Peach – Prunus persica

Sacred to: Xi-Wangmu (Chinese)

Seiobo (Japanese) is also called the “Queen Mother of the West”. She cultivates a garden of peach trees that blossom only every 1000 years. However one of these peaches eaten, gives eternal life

Tobosaku (Japanese) is the bad guy in the Japanese mythology who stole not only one, but three peaches out of Seibo’s garden. So he became immortal. No wonder that Tobosaku is always shown as an old man, with a broad smile and a peach in his hand. Happy old man!

Myth 1: In the story Xi Yu Ji (Journey to the West/”Monkey”), Monkey was banished from heaven for eating the Emperor’s peaches of Eternal Life, making him immortal.

Myth 2: Hsi Wang Mu, ruler of the western paradise and keeper of the Peaches of Immortality.

Myth 3: Momotaro (Japanese) According to the present form of the tale (dating to the Edo period), Momotarō came to Earth inside a giant peach, which was found floating down a river by an old, childless woman who was washing clothes there. The woman and her husband discovered the child when they tried to open the peach to eat it. The child explained that he had been sent by Heaven to be their son. The couple named him Momotarō, from momo (peach) and tarō (eldest son in the family).

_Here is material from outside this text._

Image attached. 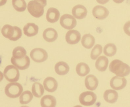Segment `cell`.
<instances>
[{"label":"cell","mask_w":130,"mask_h":107,"mask_svg":"<svg viewBox=\"0 0 130 107\" xmlns=\"http://www.w3.org/2000/svg\"><path fill=\"white\" fill-rule=\"evenodd\" d=\"M109 70L116 76L121 77L127 76L130 74V67L119 60H114L110 63Z\"/></svg>","instance_id":"6da1fadb"},{"label":"cell","mask_w":130,"mask_h":107,"mask_svg":"<svg viewBox=\"0 0 130 107\" xmlns=\"http://www.w3.org/2000/svg\"><path fill=\"white\" fill-rule=\"evenodd\" d=\"M47 5V0L31 1L28 4V10L32 16L38 18L43 15L44 7Z\"/></svg>","instance_id":"7a4b0ae2"},{"label":"cell","mask_w":130,"mask_h":107,"mask_svg":"<svg viewBox=\"0 0 130 107\" xmlns=\"http://www.w3.org/2000/svg\"><path fill=\"white\" fill-rule=\"evenodd\" d=\"M1 33L5 38L10 41H15L19 39L22 35L21 29L17 26L6 25L1 30Z\"/></svg>","instance_id":"3957f363"},{"label":"cell","mask_w":130,"mask_h":107,"mask_svg":"<svg viewBox=\"0 0 130 107\" xmlns=\"http://www.w3.org/2000/svg\"><path fill=\"white\" fill-rule=\"evenodd\" d=\"M22 86L19 83L11 82L7 84L5 88V93L8 97L12 98H18L23 92Z\"/></svg>","instance_id":"277c9868"},{"label":"cell","mask_w":130,"mask_h":107,"mask_svg":"<svg viewBox=\"0 0 130 107\" xmlns=\"http://www.w3.org/2000/svg\"><path fill=\"white\" fill-rule=\"evenodd\" d=\"M4 75L7 80L10 82H15L19 79L20 72L15 66L9 65L6 66L4 71Z\"/></svg>","instance_id":"5b68a950"},{"label":"cell","mask_w":130,"mask_h":107,"mask_svg":"<svg viewBox=\"0 0 130 107\" xmlns=\"http://www.w3.org/2000/svg\"><path fill=\"white\" fill-rule=\"evenodd\" d=\"M97 97L93 92L86 91L82 93L79 97V101L81 104L85 106H90L95 104Z\"/></svg>","instance_id":"8992f818"},{"label":"cell","mask_w":130,"mask_h":107,"mask_svg":"<svg viewBox=\"0 0 130 107\" xmlns=\"http://www.w3.org/2000/svg\"><path fill=\"white\" fill-rule=\"evenodd\" d=\"M30 56L34 61L38 63L44 62L48 57L47 51L41 48H35L32 50Z\"/></svg>","instance_id":"52a82bcc"},{"label":"cell","mask_w":130,"mask_h":107,"mask_svg":"<svg viewBox=\"0 0 130 107\" xmlns=\"http://www.w3.org/2000/svg\"><path fill=\"white\" fill-rule=\"evenodd\" d=\"M60 23L61 26L65 29L70 30L76 27L77 22L73 16L70 14H66L61 17Z\"/></svg>","instance_id":"ba28073f"},{"label":"cell","mask_w":130,"mask_h":107,"mask_svg":"<svg viewBox=\"0 0 130 107\" xmlns=\"http://www.w3.org/2000/svg\"><path fill=\"white\" fill-rule=\"evenodd\" d=\"M11 63L19 69L24 70L28 69L30 64V58L28 56H26L20 59H17L12 57L11 59Z\"/></svg>","instance_id":"9c48e42d"},{"label":"cell","mask_w":130,"mask_h":107,"mask_svg":"<svg viewBox=\"0 0 130 107\" xmlns=\"http://www.w3.org/2000/svg\"><path fill=\"white\" fill-rule=\"evenodd\" d=\"M127 81L124 77H114L110 80L111 87L115 90H121L123 89L127 85Z\"/></svg>","instance_id":"30bf717a"},{"label":"cell","mask_w":130,"mask_h":107,"mask_svg":"<svg viewBox=\"0 0 130 107\" xmlns=\"http://www.w3.org/2000/svg\"><path fill=\"white\" fill-rule=\"evenodd\" d=\"M66 41L68 44L71 45L77 44L81 39V35L78 31L71 30L67 32L66 35Z\"/></svg>","instance_id":"8fae6325"},{"label":"cell","mask_w":130,"mask_h":107,"mask_svg":"<svg viewBox=\"0 0 130 107\" xmlns=\"http://www.w3.org/2000/svg\"><path fill=\"white\" fill-rule=\"evenodd\" d=\"M92 14L94 17L99 20H102L107 18L109 14L108 10L104 7L97 6L93 8Z\"/></svg>","instance_id":"7c38bea8"},{"label":"cell","mask_w":130,"mask_h":107,"mask_svg":"<svg viewBox=\"0 0 130 107\" xmlns=\"http://www.w3.org/2000/svg\"><path fill=\"white\" fill-rule=\"evenodd\" d=\"M45 89L49 92H55L58 88L57 82L53 77H48L45 79L43 82Z\"/></svg>","instance_id":"4fadbf2b"},{"label":"cell","mask_w":130,"mask_h":107,"mask_svg":"<svg viewBox=\"0 0 130 107\" xmlns=\"http://www.w3.org/2000/svg\"><path fill=\"white\" fill-rule=\"evenodd\" d=\"M72 13L73 16L77 19L81 20L84 19L87 13L86 8L81 5H77L72 9Z\"/></svg>","instance_id":"5bb4252c"},{"label":"cell","mask_w":130,"mask_h":107,"mask_svg":"<svg viewBox=\"0 0 130 107\" xmlns=\"http://www.w3.org/2000/svg\"><path fill=\"white\" fill-rule=\"evenodd\" d=\"M85 84L87 89L93 91L96 89L99 85V80L94 75L90 74L86 77Z\"/></svg>","instance_id":"9a60e30c"},{"label":"cell","mask_w":130,"mask_h":107,"mask_svg":"<svg viewBox=\"0 0 130 107\" xmlns=\"http://www.w3.org/2000/svg\"><path fill=\"white\" fill-rule=\"evenodd\" d=\"M39 27L34 23H28L23 28L24 34L28 37L36 35L38 33Z\"/></svg>","instance_id":"2e32d148"},{"label":"cell","mask_w":130,"mask_h":107,"mask_svg":"<svg viewBox=\"0 0 130 107\" xmlns=\"http://www.w3.org/2000/svg\"><path fill=\"white\" fill-rule=\"evenodd\" d=\"M58 33L57 31L52 28H48L44 31L43 37L46 41L52 42L57 40L58 38Z\"/></svg>","instance_id":"e0dca14e"},{"label":"cell","mask_w":130,"mask_h":107,"mask_svg":"<svg viewBox=\"0 0 130 107\" xmlns=\"http://www.w3.org/2000/svg\"><path fill=\"white\" fill-rule=\"evenodd\" d=\"M60 16V12L56 8L51 7L47 11L46 19L47 21L51 23H54L57 22Z\"/></svg>","instance_id":"ac0fdd59"},{"label":"cell","mask_w":130,"mask_h":107,"mask_svg":"<svg viewBox=\"0 0 130 107\" xmlns=\"http://www.w3.org/2000/svg\"><path fill=\"white\" fill-rule=\"evenodd\" d=\"M103 98L107 102L113 104L117 101L118 98V94L115 90H108L104 92Z\"/></svg>","instance_id":"d6986e66"},{"label":"cell","mask_w":130,"mask_h":107,"mask_svg":"<svg viewBox=\"0 0 130 107\" xmlns=\"http://www.w3.org/2000/svg\"><path fill=\"white\" fill-rule=\"evenodd\" d=\"M55 70L57 74L63 76L68 73L70 70V67L66 62L60 61L55 64Z\"/></svg>","instance_id":"ffe728a7"},{"label":"cell","mask_w":130,"mask_h":107,"mask_svg":"<svg viewBox=\"0 0 130 107\" xmlns=\"http://www.w3.org/2000/svg\"><path fill=\"white\" fill-rule=\"evenodd\" d=\"M41 104L43 107H55L57 105V100L53 96L46 95L41 99Z\"/></svg>","instance_id":"44dd1931"},{"label":"cell","mask_w":130,"mask_h":107,"mask_svg":"<svg viewBox=\"0 0 130 107\" xmlns=\"http://www.w3.org/2000/svg\"><path fill=\"white\" fill-rule=\"evenodd\" d=\"M109 61L105 56H100L96 60L95 63L96 69L101 72L105 71L108 65Z\"/></svg>","instance_id":"7402d4cb"},{"label":"cell","mask_w":130,"mask_h":107,"mask_svg":"<svg viewBox=\"0 0 130 107\" xmlns=\"http://www.w3.org/2000/svg\"><path fill=\"white\" fill-rule=\"evenodd\" d=\"M81 43L83 46L85 48L90 49L93 47L95 44V38L90 34H86L82 38Z\"/></svg>","instance_id":"603a6c76"},{"label":"cell","mask_w":130,"mask_h":107,"mask_svg":"<svg viewBox=\"0 0 130 107\" xmlns=\"http://www.w3.org/2000/svg\"><path fill=\"white\" fill-rule=\"evenodd\" d=\"M90 71L89 66L85 63H79L76 67V72L80 76H85L89 73Z\"/></svg>","instance_id":"cb8c5ba5"},{"label":"cell","mask_w":130,"mask_h":107,"mask_svg":"<svg viewBox=\"0 0 130 107\" xmlns=\"http://www.w3.org/2000/svg\"><path fill=\"white\" fill-rule=\"evenodd\" d=\"M32 92L35 97L40 98L44 94V89L43 85L41 83L35 82L32 85Z\"/></svg>","instance_id":"d4e9b609"},{"label":"cell","mask_w":130,"mask_h":107,"mask_svg":"<svg viewBox=\"0 0 130 107\" xmlns=\"http://www.w3.org/2000/svg\"><path fill=\"white\" fill-rule=\"evenodd\" d=\"M33 95L30 91L28 90L25 91L20 96V102L22 104H28L33 99Z\"/></svg>","instance_id":"484cf974"},{"label":"cell","mask_w":130,"mask_h":107,"mask_svg":"<svg viewBox=\"0 0 130 107\" xmlns=\"http://www.w3.org/2000/svg\"><path fill=\"white\" fill-rule=\"evenodd\" d=\"M117 51V48L114 44L109 43L104 47L103 52L106 56L111 57L115 55Z\"/></svg>","instance_id":"4316f807"},{"label":"cell","mask_w":130,"mask_h":107,"mask_svg":"<svg viewBox=\"0 0 130 107\" xmlns=\"http://www.w3.org/2000/svg\"><path fill=\"white\" fill-rule=\"evenodd\" d=\"M12 5L16 10L19 12H24L27 7L25 0H12Z\"/></svg>","instance_id":"83f0119b"},{"label":"cell","mask_w":130,"mask_h":107,"mask_svg":"<svg viewBox=\"0 0 130 107\" xmlns=\"http://www.w3.org/2000/svg\"><path fill=\"white\" fill-rule=\"evenodd\" d=\"M27 52L23 47L18 46L13 49V57L17 59L23 58L26 56Z\"/></svg>","instance_id":"f1b7e54d"},{"label":"cell","mask_w":130,"mask_h":107,"mask_svg":"<svg viewBox=\"0 0 130 107\" xmlns=\"http://www.w3.org/2000/svg\"><path fill=\"white\" fill-rule=\"evenodd\" d=\"M102 52V47L99 44H96L94 46L90 54L91 59L93 60H96V58L101 54Z\"/></svg>","instance_id":"f546056e"},{"label":"cell","mask_w":130,"mask_h":107,"mask_svg":"<svg viewBox=\"0 0 130 107\" xmlns=\"http://www.w3.org/2000/svg\"><path fill=\"white\" fill-rule=\"evenodd\" d=\"M123 29L125 33L130 36V21H128L125 24Z\"/></svg>","instance_id":"4dcf8cb0"},{"label":"cell","mask_w":130,"mask_h":107,"mask_svg":"<svg viewBox=\"0 0 130 107\" xmlns=\"http://www.w3.org/2000/svg\"><path fill=\"white\" fill-rule=\"evenodd\" d=\"M97 3L101 4H105L107 3L109 0H96Z\"/></svg>","instance_id":"1f68e13d"},{"label":"cell","mask_w":130,"mask_h":107,"mask_svg":"<svg viewBox=\"0 0 130 107\" xmlns=\"http://www.w3.org/2000/svg\"><path fill=\"white\" fill-rule=\"evenodd\" d=\"M7 2V0H0V2H1V6H4L6 3Z\"/></svg>","instance_id":"d6a6232c"},{"label":"cell","mask_w":130,"mask_h":107,"mask_svg":"<svg viewBox=\"0 0 130 107\" xmlns=\"http://www.w3.org/2000/svg\"><path fill=\"white\" fill-rule=\"evenodd\" d=\"M113 1L116 3L121 4L123 3L124 0H113Z\"/></svg>","instance_id":"836d02e7"}]
</instances>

Years later, Momotarō left his parents to fight a band of marauding oni (demons or ogres) on a distant island. En route, Momotarō met and befriended a talking dog, monkey, and pheasant, who agreed to help him in his quest. At the island, Momotarō and his animal friends penetrated the demons’ fort and beat the band of demons into surrendering. Momotarō and his new friends returned home with the demons’ plundered treasure and the demon chief as a captive. Momotarō and his family lived comfortably from then on

The jade palace of Hsi Wang Mu is on the peaks of the snowy mountain range of K’un-lun and is the home of the Immortals. Every six thousand years Hsi Wang Mu has a birthday celebration which is called P’an-t’ao Hui, ‘the Feast of Peaches.’ The date for the festival exactly coincides with the ripening of the immortal peaches.

According to Taoist myth, the peach orchards of Hsi Wang Mu leaf out once every three thousand years but it is only after an additional three thousand years that the trees bear a season of fruit. The banquet to celebrate this event takes place on the shores of the Yao Ch’ih (Lake of Gems) and is attended by all of the Immortals. The feast includes such delicacies as dragon liver and phoenix marrow. However, the highlight of the banquet is the, rarest of rare, Immortal Peach, which has the magical property of bestowing immortality on all who taste it.

Other Notes:  Xi-Wangmu now grows magic peach trees in her Heavenly Peach Garden. The most common of these take a thousand years to blossom — but the Golden Peaches of Immortality only ripen once in nine thousand years.

Eating one of Xi-Wangmu’s peaches bestows immediate long life and a host of other benefits. The Gods like them so much that Peach Banquets are a regular occurrence in Heaven.

The peach tree is a tremendous Chinese symbol for longevity as well as other auspicious attributes. Each element of the peach tree has significant meaning. The wood of the tree was said to ward off evil, and ancient warriors would craft weapons from the wood. Taoist magic was made with the petals of the peach blossoms – the effects were known to put men into an intense trance of love.